--- Records to process ---
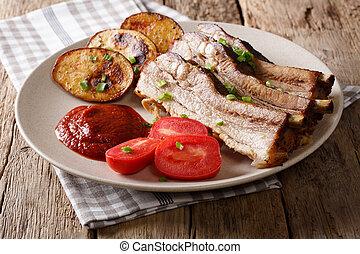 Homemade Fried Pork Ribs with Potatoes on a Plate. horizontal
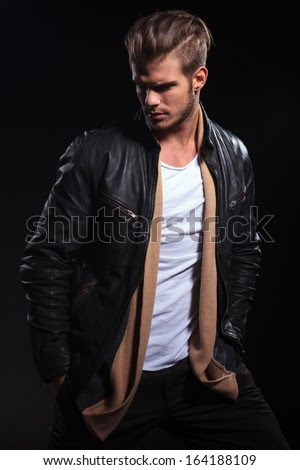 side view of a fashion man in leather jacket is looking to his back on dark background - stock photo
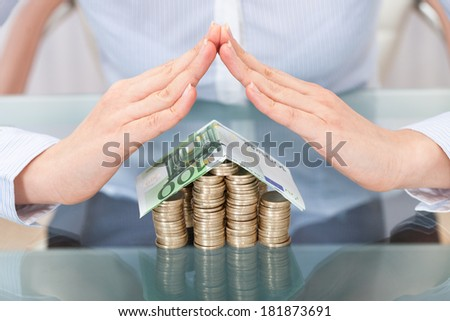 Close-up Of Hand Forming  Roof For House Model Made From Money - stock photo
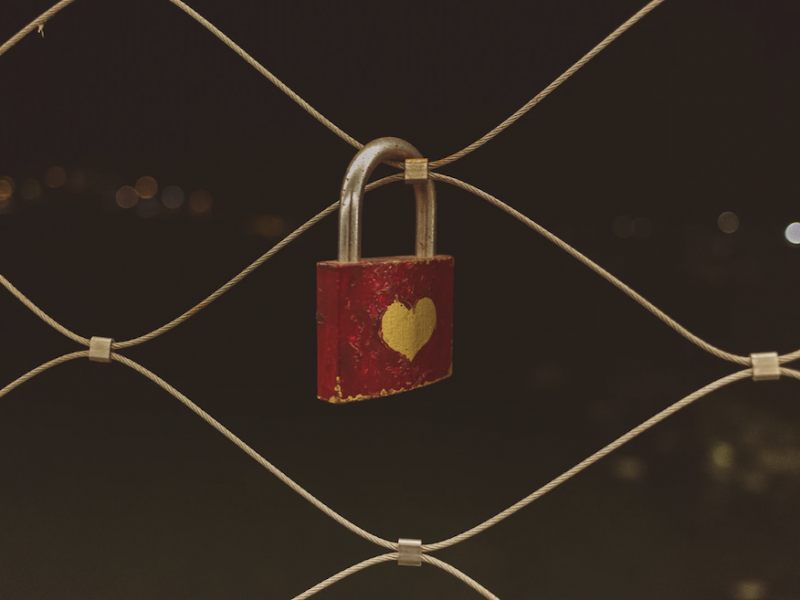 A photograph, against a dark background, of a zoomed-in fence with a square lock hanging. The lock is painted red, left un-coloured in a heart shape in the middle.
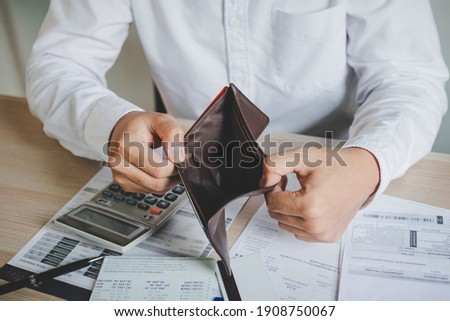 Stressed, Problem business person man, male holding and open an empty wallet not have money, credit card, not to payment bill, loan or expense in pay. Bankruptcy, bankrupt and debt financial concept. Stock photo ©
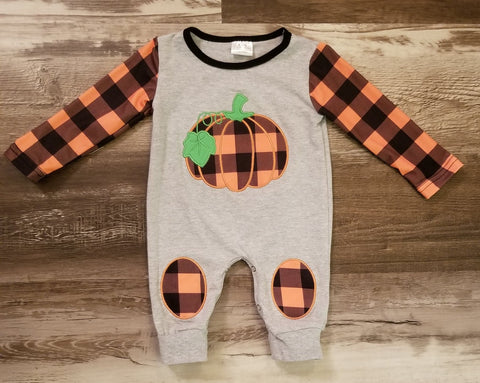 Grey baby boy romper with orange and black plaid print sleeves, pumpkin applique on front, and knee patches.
---
--- Records to process ---
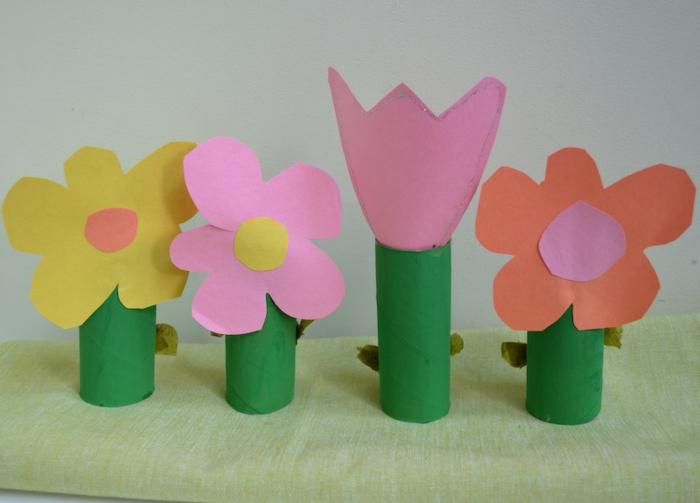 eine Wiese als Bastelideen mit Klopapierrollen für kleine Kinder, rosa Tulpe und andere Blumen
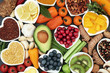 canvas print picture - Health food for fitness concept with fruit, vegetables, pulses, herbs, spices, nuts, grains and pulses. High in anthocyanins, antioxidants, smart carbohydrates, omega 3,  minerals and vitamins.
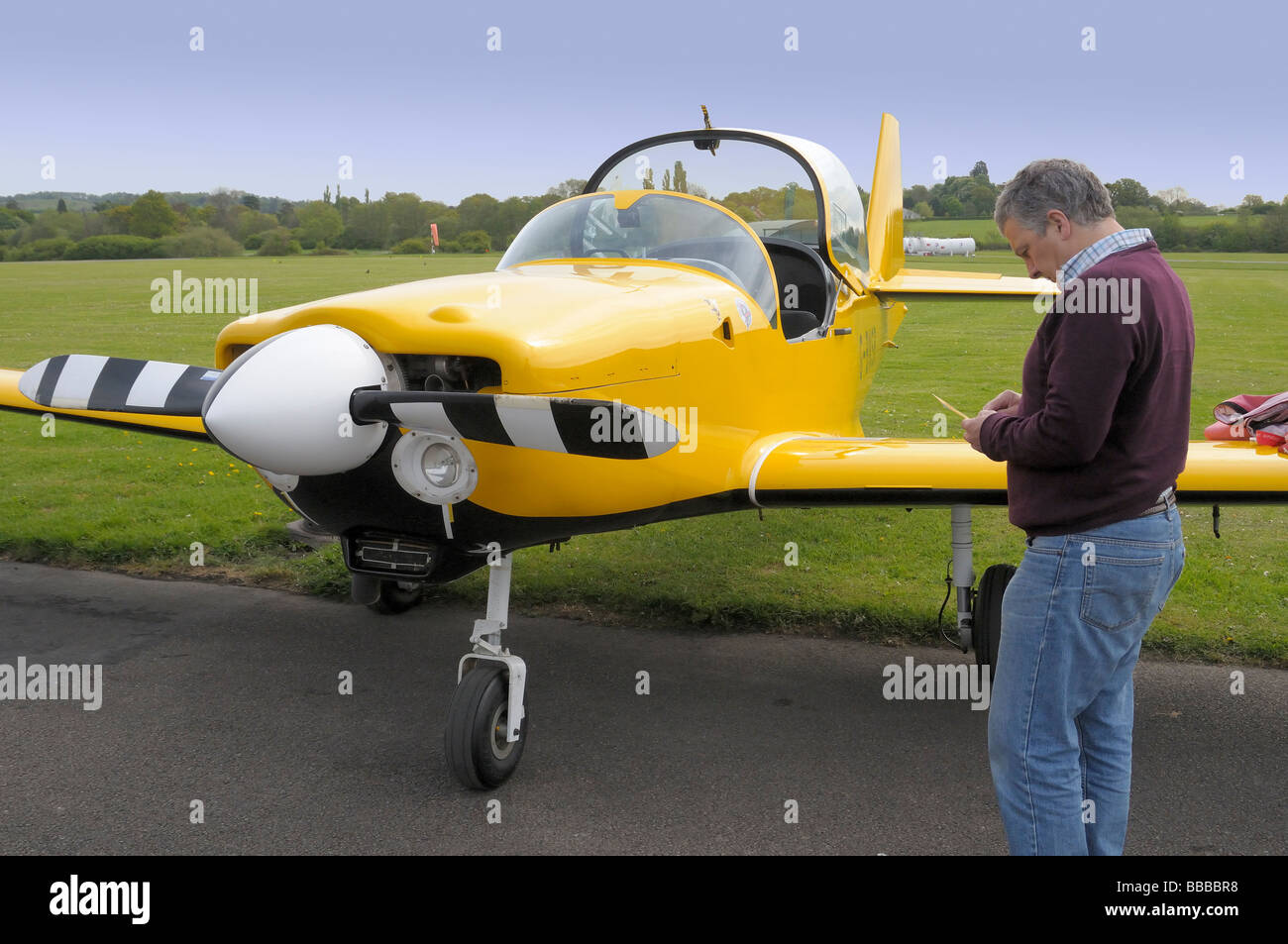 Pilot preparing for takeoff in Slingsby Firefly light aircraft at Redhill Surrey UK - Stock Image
---
--- Records to process ---
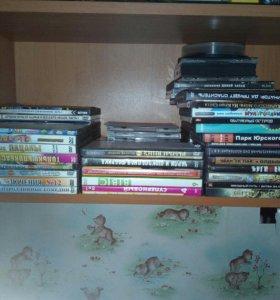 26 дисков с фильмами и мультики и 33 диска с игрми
---
# Required work
Lines from the one above containing "A photograph, against" down to the one containing "Grey baby boy" should be transcribed exactly, with both ends kept and no pictures.

# Exercise output
 A photograph, against a dark background, of a zoomed-in fence with a square lock hanging. The lock is painted red, left un-coloured in a heart shape in the middle.
 Stressed, Problem business person man, male holding and open an empty wallet not have money, credit card, not to payment bill, loan or expense in pay. Bankruptcy, bankrupt and debt financial concept. Stock photo ©
 Grey baby boy romper with orange and black plaid print sleeves, pumpkin applique on front, and knee patches.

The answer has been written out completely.